◆ WHAT TO PRODUCE ◆
Convert the material below into a Markdown table with the columns Row and Line, putting each line in its own numbered row and leaving out blank lines.

◆ TASK INPUT ◆
↓

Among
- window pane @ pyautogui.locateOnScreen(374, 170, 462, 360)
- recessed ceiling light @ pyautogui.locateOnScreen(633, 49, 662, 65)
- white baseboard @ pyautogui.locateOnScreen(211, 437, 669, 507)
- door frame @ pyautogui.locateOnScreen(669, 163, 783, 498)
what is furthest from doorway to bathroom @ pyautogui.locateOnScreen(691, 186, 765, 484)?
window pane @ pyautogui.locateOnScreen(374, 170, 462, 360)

↑

◆ REPLY TO THE EXERCISE ◆
| Row | Line |
|---|---|
| 1 | Among |
| 2 | - window pane @ pyautogui.locateOnScreen(374, 170, 462, 360) |
| 3 | - recessed ceiling light @ pyautogui.locateOnScreen(633, 49, 662, 65) |
| 4 | - white baseboard @ pyautogui.locateOnScreen(211, 437, 669, 507) |
| 5 | - door frame @ pyautogui.locateOnScreen(669, 163, 783, 498) |
| 6 | what is furthest from doorway to bathroom @ pyautogui.locateOnScreen(691, 186, 765, 484)? |
| 7 | window pane @ pyautogui.locateOnScreen(374, 170, 462, 360) |